The results also showed that prolonged opioid use was higher among patients treated by higher-power-opioid prescribers than those treated by prescribers of low-intensity opioids.

“The whole medical community has a responsibility for this,” says Dr. Barnett.

“I think it’s a warning shot to doctors about understanding the risks of these medications and communicating them much more clearly — both to each other during training, as well as the patients,” he said.

Source: The New England Journal of Medicine http://www.nejm.org/doi/full/10.1056/NEJMsa1610524#t=abstract

How do opioids differ from opiates?

Drugs manufactured with opium from the poppy plant are called opiates like morphine, codeine, and thebaine.

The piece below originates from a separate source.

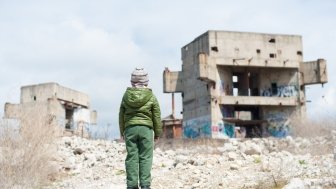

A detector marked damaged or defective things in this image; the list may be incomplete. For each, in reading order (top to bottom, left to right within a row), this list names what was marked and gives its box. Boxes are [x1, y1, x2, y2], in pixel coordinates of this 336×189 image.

damaged concrete building [3, 82, 97, 137]
damaged concrete building [164, 30, 326, 138]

The term opioid, on the other hand, was previously used only to describe drugs that were synthetically made to mimic the effects of opiates; however, nowadays, the term is used broadly to include all opiates, semi-synthetic opioids like heroin, hydrocodone, hydromorphone, oxycodone, and oxymorphone, and synthetic opioids that induce the effects of opiates but are not its derivatives such as methadone and fentanyl.

Medical uses of opioids

In addition to being used for pain relief and anesthesia, opioids are also used for:

* Relief from a cough and diarrhea
* Addiction treatment
* Reversal of opioid overdose
* Suppression of opioid-induced constipation

Side effects of opioids

While opioids are known to be safe when used correctly, older adults are vulnerable to side-effects like constipation, nausea and vomiting, urinary retention, sedation and falls, dependency, and addiction.